STORED RECORDS

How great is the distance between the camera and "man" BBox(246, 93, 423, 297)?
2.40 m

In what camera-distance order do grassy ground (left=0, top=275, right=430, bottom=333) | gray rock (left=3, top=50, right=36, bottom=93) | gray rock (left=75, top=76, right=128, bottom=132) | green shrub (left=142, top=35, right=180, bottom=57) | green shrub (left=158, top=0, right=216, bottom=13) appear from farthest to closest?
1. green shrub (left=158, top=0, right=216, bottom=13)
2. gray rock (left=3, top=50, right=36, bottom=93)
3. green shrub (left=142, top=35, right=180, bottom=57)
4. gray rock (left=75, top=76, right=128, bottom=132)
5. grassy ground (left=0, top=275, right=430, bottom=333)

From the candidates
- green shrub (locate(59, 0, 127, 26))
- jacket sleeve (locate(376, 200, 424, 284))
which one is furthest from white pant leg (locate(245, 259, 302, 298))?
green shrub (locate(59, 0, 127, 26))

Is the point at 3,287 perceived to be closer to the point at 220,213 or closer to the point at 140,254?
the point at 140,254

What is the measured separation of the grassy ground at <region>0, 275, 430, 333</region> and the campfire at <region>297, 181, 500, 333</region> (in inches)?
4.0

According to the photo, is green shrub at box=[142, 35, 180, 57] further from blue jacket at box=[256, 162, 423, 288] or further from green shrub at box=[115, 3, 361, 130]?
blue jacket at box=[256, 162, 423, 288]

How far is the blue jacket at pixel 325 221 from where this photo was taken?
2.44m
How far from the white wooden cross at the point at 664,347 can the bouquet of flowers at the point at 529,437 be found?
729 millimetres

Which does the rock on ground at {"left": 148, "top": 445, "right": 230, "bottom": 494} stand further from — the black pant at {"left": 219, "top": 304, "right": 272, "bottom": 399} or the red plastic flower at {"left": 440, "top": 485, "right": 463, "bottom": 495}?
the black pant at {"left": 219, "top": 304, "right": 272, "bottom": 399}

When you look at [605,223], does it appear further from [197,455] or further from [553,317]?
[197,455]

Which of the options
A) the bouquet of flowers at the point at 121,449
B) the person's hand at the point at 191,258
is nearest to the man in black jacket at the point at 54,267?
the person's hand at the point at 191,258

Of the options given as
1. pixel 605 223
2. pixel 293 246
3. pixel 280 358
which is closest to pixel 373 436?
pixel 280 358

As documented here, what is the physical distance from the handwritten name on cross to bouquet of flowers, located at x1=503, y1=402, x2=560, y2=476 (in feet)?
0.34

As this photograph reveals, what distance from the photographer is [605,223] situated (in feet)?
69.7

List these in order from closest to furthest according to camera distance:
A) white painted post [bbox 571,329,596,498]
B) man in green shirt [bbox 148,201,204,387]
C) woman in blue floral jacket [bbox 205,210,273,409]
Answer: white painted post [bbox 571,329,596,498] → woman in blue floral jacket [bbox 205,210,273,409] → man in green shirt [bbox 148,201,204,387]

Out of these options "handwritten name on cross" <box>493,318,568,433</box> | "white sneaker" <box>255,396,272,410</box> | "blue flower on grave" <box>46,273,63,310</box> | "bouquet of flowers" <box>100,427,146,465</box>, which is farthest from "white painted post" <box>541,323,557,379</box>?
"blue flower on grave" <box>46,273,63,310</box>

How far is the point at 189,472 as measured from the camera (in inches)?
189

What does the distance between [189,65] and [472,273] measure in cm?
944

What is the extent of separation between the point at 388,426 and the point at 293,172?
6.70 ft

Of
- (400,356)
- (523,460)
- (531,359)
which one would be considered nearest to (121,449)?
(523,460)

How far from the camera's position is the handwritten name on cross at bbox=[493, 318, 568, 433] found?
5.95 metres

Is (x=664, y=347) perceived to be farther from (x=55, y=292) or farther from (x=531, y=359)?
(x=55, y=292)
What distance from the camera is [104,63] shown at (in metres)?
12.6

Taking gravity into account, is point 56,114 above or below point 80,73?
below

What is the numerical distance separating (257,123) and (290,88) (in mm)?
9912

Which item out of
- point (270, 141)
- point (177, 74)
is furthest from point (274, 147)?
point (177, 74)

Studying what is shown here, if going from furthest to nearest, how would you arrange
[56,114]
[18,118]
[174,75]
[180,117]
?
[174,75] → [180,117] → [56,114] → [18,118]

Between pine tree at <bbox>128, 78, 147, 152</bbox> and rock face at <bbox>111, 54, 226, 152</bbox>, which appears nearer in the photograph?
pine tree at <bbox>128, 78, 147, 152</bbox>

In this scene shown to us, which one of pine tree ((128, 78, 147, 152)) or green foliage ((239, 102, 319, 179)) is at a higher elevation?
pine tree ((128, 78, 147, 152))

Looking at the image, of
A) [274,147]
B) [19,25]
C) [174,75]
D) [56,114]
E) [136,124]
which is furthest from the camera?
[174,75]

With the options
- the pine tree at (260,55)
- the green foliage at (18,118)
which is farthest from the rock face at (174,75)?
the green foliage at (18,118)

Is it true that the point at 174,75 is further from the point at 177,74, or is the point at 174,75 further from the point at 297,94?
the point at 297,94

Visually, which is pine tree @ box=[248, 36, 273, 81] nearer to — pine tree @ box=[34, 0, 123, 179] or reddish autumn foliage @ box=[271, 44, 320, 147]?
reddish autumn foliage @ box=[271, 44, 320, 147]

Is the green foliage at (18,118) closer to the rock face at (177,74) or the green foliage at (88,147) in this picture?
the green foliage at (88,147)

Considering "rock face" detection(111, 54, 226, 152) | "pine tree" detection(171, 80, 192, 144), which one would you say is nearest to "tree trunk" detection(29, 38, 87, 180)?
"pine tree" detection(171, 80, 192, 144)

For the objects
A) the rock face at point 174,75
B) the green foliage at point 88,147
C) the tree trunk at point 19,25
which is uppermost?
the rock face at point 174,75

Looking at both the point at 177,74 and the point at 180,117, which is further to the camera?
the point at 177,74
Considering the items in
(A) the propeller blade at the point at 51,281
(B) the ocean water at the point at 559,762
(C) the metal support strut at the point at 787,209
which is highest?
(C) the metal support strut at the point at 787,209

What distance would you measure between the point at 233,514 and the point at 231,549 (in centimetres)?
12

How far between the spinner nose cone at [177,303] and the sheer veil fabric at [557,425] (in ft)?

DESCRIPTION OF THE TASK
Output as a numbered list the lines of the listing above, from the line with "For the objects" through the end of the listing, leaving out blank lines.

RESULT OF THE TASK
1. For the objects
2. A) the rock face at point 174,75
3. B) the green foliage at point 88,147
4. C) the tree trunk at point 19,25
5. which is uppermost?
6. the rock face at point 174,75
7. Looking at both the point at 177,74 and the point at 180,117, which is further to the camera?
8. the point at 177,74
9. Considering the items in
10. (A) the propeller blade at the point at 51,281
11. (B) the ocean water at the point at 559,762
12. (C) the metal support strut at the point at 787,209
13. which is highest?
14. (C) the metal support strut at the point at 787,209
15. What distance would you measure between the point at 233,514 and the point at 231,549 (in centimetres)?
16. 12
17. How far between the spinner nose cone at [177,303] and the sheer veil fabric at [557,425] (in ft)?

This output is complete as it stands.